Entries on spatial positioning:

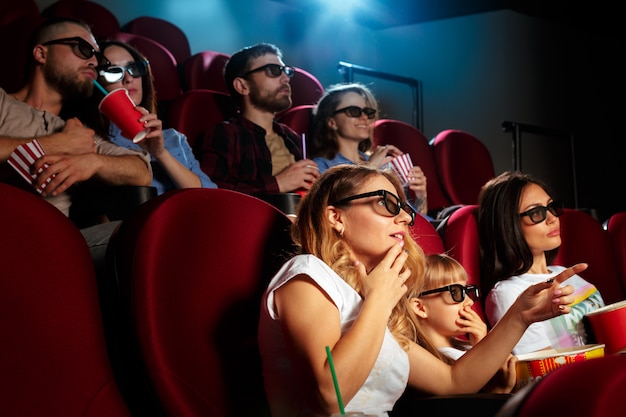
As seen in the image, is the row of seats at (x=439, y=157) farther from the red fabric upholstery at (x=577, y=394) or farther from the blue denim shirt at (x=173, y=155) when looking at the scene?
the red fabric upholstery at (x=577, y=394)

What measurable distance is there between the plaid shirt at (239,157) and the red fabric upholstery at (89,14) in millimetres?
→ 552

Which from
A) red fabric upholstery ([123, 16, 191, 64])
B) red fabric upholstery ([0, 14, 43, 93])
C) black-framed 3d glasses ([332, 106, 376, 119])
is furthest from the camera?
red fabric upholstery ([123, 16, 191, 64])

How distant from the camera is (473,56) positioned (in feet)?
8.58

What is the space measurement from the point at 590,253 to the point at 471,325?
507mm

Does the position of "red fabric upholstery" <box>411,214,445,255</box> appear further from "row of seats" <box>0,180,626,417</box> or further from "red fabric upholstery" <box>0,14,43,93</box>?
"red fabric upholstery" <box>0,14,43,93</box>

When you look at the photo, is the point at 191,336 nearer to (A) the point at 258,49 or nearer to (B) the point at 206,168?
(B) the point at 206,168

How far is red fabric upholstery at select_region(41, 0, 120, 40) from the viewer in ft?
5.71

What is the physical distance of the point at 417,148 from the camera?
1.69 meters

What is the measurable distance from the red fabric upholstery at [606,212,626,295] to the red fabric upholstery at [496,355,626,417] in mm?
1004

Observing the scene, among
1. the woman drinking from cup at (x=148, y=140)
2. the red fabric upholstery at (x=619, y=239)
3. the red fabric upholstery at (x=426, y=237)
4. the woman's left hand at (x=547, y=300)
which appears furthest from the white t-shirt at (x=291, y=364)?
the red fabric upholstery at (x=619, y=239)

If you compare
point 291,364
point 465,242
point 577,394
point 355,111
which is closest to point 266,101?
point 355,111

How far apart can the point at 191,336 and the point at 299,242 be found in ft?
0.47

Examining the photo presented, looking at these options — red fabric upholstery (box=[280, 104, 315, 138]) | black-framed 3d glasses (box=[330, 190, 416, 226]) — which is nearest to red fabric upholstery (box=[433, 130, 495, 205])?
red fabric upholstery (box=[280, 104, 315, 138])

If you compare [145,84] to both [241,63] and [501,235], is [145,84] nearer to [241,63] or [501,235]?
[241,63]
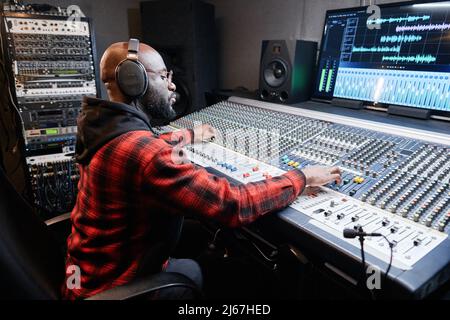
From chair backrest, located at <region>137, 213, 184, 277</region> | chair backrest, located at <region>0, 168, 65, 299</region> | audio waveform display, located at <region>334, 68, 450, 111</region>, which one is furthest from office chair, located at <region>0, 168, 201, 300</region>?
audio waveform display, located at <region>334, 68, 450, 111</region>

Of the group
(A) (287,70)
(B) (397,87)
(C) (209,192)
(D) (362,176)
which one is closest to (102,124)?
(C) (209,192)

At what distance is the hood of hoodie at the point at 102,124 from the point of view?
0.77 m

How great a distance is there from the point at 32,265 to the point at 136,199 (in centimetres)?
26

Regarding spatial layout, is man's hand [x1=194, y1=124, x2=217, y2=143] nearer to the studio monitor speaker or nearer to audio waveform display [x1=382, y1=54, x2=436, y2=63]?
the studio monitor speaker

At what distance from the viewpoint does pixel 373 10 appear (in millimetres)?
1387

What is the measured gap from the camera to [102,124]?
779 mm

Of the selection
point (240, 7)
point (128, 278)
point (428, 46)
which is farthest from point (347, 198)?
point (240, 7)

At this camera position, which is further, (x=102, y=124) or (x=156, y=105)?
(x=156, y=105)

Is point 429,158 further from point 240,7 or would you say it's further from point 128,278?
point 240,7

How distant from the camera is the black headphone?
2.75 feet

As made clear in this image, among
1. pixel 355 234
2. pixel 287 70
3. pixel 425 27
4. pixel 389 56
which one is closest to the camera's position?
pixel 355 234

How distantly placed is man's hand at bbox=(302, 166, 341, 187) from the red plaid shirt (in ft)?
0.11

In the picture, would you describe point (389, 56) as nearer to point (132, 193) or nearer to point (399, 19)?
point (399, 19)
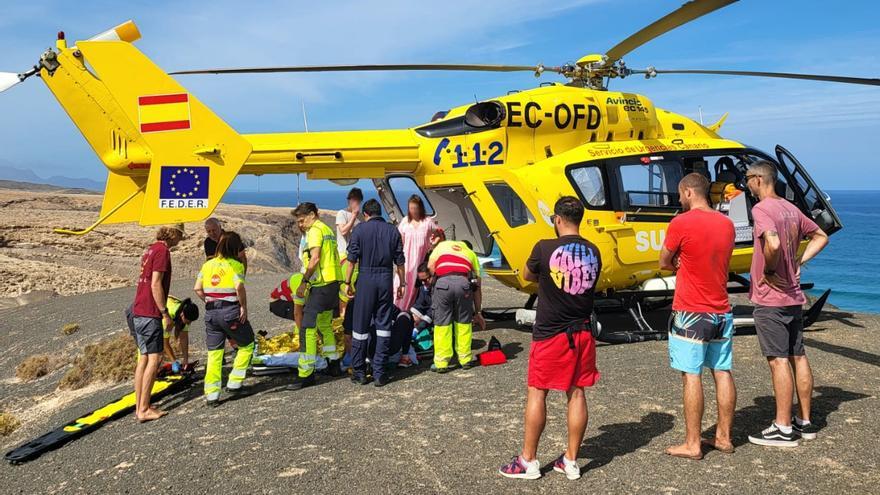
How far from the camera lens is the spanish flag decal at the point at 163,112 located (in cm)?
676

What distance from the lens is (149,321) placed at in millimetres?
6059

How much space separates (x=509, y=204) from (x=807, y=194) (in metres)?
4.26

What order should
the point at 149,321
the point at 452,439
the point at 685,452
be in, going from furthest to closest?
the point at 149,321 < the point at 452,439 < the point at 685,452

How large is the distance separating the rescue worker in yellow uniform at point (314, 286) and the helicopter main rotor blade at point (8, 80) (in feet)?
10.1

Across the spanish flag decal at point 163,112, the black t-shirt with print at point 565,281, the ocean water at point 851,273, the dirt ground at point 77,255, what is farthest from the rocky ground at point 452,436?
the ocean water at point 851,273

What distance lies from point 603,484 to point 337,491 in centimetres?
183

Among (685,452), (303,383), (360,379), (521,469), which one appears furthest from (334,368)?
(685,452)

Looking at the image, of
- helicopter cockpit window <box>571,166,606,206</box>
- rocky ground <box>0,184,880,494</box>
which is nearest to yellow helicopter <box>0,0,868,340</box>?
helicopter cockpit window <box>571,166,606,206</box>

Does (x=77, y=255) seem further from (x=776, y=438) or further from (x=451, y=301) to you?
(x=776, y=438)

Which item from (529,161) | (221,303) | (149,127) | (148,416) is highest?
(149,127)

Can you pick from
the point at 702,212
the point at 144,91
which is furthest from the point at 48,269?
the point at 702,212

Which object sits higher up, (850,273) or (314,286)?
(314,286)

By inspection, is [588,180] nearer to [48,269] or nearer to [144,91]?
[144,91]

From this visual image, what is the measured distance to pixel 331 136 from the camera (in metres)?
8.19
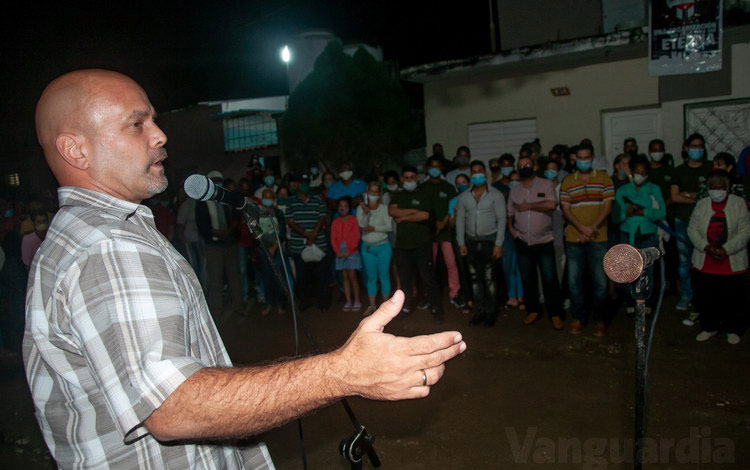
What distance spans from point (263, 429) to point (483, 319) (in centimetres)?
611

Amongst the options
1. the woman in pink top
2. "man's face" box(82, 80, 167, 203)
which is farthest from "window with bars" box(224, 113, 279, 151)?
"man's face" box(82, 80, 167, 203)

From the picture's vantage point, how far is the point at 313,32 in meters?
28.6

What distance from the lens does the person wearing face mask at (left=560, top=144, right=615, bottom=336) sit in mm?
6141

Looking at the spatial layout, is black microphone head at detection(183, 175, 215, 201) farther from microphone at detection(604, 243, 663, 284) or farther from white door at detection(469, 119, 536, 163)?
white door at detection(469, 119, 536, 163)

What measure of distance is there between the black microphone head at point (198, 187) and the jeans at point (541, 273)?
205 inches

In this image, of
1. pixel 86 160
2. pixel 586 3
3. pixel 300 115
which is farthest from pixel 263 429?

→ To be done: Copy every record above exactly as written, but leave out the pictures.

→ Response:
As seen in the image, is the row of seats at (x=439, y=157) farther from the red fabric upholstery at (x=577, y=394) or farther from the blue denim shirt at (x=173, y=155) when looking at the scene?
the red fabric upholstery at (x=577, y=394)

What measurable distance is there between the plaid shirt at (239,157) and the red fabric upholstery at (89,14) in millimetres?
→ 552

Which from
A) red fabric upholstery ([123, 16, 191, 64])
B) red fabric upholstery ([0, 14, 43, 93])
C) black-framed 3d glasses ([332, 106, 376, 119])
is furthest from the camera?
red fabric upholstery ([123, 16, 191, 64])

How distant from the camera is (473,56) positioned (in feet)?
8.58

What is the space measurement from the point at 590,253 to the point at 471,325?
507mm

Does the position of "red fabric upholstery" <box>411,214,445,255</box> appear further from "row of seats" <box>0,180,626,417</box> or further from "red fabric upholstery" <box>0,14,43,93</box>?
"red fabric upholstery" <box>0,14,43,93</box>

When you look at the photo, is the point at 191,336 nearer to (A) the point at 258,49 or nearer to (B) the point at 206,168?
(B) the point at 206,168

How far is red fabric upholstery at select_region(41, 0, 120, 40) from the viewer in ft?
5.71

What is the physical distance of the point at 417,148 from the camera?
1.69 meters

What is the measurable distance from the red fabric upholstery at [606,212,626,295] to the red fabric upholstery at [496,355,626,417] in mm?
1004

Observing the scene, among
1. the woman drinking from cup at (x=148, y=140)
2. the red fabric upholstery at (x=619, y=239)
3. the red fabric upholstery at (x=426, y=237)
4. the woman's left hand at (x=547, y=300)
which appears furthest from the white t-shirt at (x=291, y=364)?
the red fabric upholstery at (x=619, y=239)

If you compare
point 291,364
point 465,242
point 577,394
point 355,111
which is closest to point 266,101?
point 355,111

How far apart can the point at 191,336 and the point at 299,242 be found in ft?
0.47

Examining the photo presented, looking at these options — red fabric upholstery (box=[280, 104, 315, 138]) | black-framed 3d glasses (box=[330, 190, 416, 226]) — which is nearest to red fabric upholstery (box=[433, 130, 495, 205])?
red fabric upholstery (box=[280, 104, 315, 138])

If you compare [145,84] to both [241,63] and [501,235], is [145,84] nearer to [241,63] or [501,235]?
[241,63]
From chair backrest, located at <region>137, 213, 184, 277</region> | chair backrest, located at <region>0, 168, 65, 299</region> | audio waveform display, located at <region>334, 68, 450, 111</region>, which one is furthest from office chair, located at <region>0, 168, 201, 300</region>?
audio waveform display, located at <region>334, 68, 450, 111</region>

Of the group
(A) (287,70)
(B) (397,87)
(C) (209,192)
(D) (362,176)
which one is closest to (102,124)?
(C) (209,192)

At what distance is the hood of hoodie at the point at 102,124 from the point of view?
0.77 m

How great a distance is there from the point at 32,265 to the point at 136,199 (in centimetres)?
26

Regarding spatial layout, is man's hand [x1=194, y1=124, x2=217, y2=143] nearer to the studio monitor speaker or nearer to audio waveform display [x1=382, y1=54, x2=436, y2=63]?
the studio monitor speaker

At what distance from the viewpoint does pixel 373 10 appear (in millimetres)?
1387

What is the measured gap from the camera to [102,124]?
779 mm

Of the selection
point (240, 7)
point (128, 278)
point (428, 46)
which is farthest from point (347, 198)?
point (240, 7)

At this camera position, which is further, (x=102, y=124) or (x=156, y=105)?
(x=156, y=105)

Is point 429,158 further from point 240,7 or would you say it's further from point 128,278?
point 240,7

How distant from the camera is the black headphone?
2.75 feet

As made clear in this image, among
1. pixel 355 234
2. pixel 287 70
3. pixel 425 27
4. pixel 389 56
which one is closest to the camera's position?
pixel 355 234

How distantly placed is man's hand at bbox=(302, 166, 341, 187) from the red plaid shirt (in ft)?
0.11

In the picture, would you describe point (389, 56) as nearer to point (132, 193) or nearer to point (399, 19)?
point (399, 19)
How far from the camera lens is the spanish flag decal at the point at 163,112 located (in cm)?
676

What distance from the lens is (149,321) placed at in millimetres?
6059

How much space separates (x=509, y=204) from (x=807, y=194) (in metres)?
4.26

What order should
the point at 149,321
the point at 452,439
the point at 685,452
be in, going from furthest to closest?
the point at 149,321 < the point at 452,439 < the point at 685,452

How large is the distance separating the rescue worker in yellow uniform at point (314, 286) and the helicopter main rotor blade at point (8, 80) (in feet)?
10.1

Across the spanish flag decal at point 163,112, the black t-shirt with print at point 565,281, the ocean water at point 851,273, the dirt ground at point 77,255, what is farthest from the rocky ground at point 452,436?
the ocean water at point 851,273

What distance lies from point 603,484 to point 337,491 in centimetres?
183

Among (685,452), (303,383), (360,379), (521,469), which one appears furthest from (334,368)?
(685,452)

Looking at the image, of
- helicopter cockpit window <box>571,166,606,206</box>
- rocky ground <box>0,184,880,494</box>
which is nearest to yellow helicopter <box>0,0,868,340</box>?
helicopter cockpit window <box>571,166,606,206</box>

Does (x=77, y=255) seem further from (x=776, y=438) or further from (x=451, y=301) to you?
(x=776, y=438)

Which item from (529,161) | (221,303) | (149,127) | (148,416) is highest?
(149,127)

Can you pick from
the point at 702,212
the point at 144,91
which is furthest from the point at 48,269?
the point at 702,212

Which object sits higher up, (850,273) or (314,286)?
(314,286)

By inspection, is [588,180] nearer to [48,269] or nearer to [144,91]?
[144,91]

From this visual image, what is the measured distance to pixel 331 136 from the camera (in metres)?
8.19
What distance spans from point (263, 429) to point (483, 319) (in centimetres)?
611

Amongst the options
1. the woman in pink top
2. "man's face" box(82, 80, 167, 203)
which is farthest from "window with bars" box(224, 113, 279, 151)?
"man's face" box(82, 80, 167, 203)

From the picture's vantage point, how far is the point at 313,32 in meters?
28.6

What distance from the lens does the person wearing face mask at (left=560, top=144, right=615, bottom=336) sit in mm?
6141

Looking at the spatial layout, is black microphone head at detection(183, 175, 215, 201) farther from microphone at detection(604, 243, 663, 284) or farther from white door at detection(469, 119, 536, 163)?
white door at detection(469, 119, 536, 163)

What measure of distance is there between the black microphone head at point (198, 187) and the jeans at point (541, 273)?
205 inches

In this image, of
1. pixel 86 160
2. pixel 586 3
3. pixel 300 115
which is farthest from pixel 263 429?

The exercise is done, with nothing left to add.